### Task goal
Reproduce verbatim the portion of the article on the Ghost Gunner milling machine that begins at the words containing "A screen from" and ends after "popular AR-15 rifle.".

### Document passage
3D printer for creating untraceable AR-15 rifles hits market

A screen from a YouTube video by Defense DistributedRT

Defense Distributed has offered a pre-sale of its new milling machine which allows buyers to print and assemble a steel AR-15 rifle in the comfort of their own home. The weapon is completely untraceable.

Ghost Gunner is the company’s new computer-numerically-controlled (CNC) milling machine. Unlike its so-called Liberator gun, which is a plastic gun design to be created via a 3D printer, the Ghost Gunner is the PC-connected hardware for manufacturing the lower receiver of the popular AR-15 rifle.   

The receiver is the control part of a firearm which houses the operating parts and serves as the frame of the gun. Without it, the weapon is inoperable. It is also where the manufacturer places the serial number, which is required by law.

[Data excerpts]
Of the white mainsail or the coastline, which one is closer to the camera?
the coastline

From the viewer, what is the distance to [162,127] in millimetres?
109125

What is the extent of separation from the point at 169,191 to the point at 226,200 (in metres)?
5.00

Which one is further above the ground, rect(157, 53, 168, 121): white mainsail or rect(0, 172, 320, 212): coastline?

### Final answer
A screen from a YouTube video by Defense DistributedRT

Defense Distributed has offered a pre-sale of its new milling machine which allows buyers to print and assemble a steel AR-15 rifle in the comfort of their own home. The weapon is completely untraceable.

Ghost Gunner is the company’s new computer-numerically-controlled (CNC) milling machine. Unlike its so-called Liberator gun, which is a plastic gun design to be created via a 3D printer, the Ghost Gunner is the PC-connected hardware for manufacturing the lower receiver of the popular AR-15 rifle.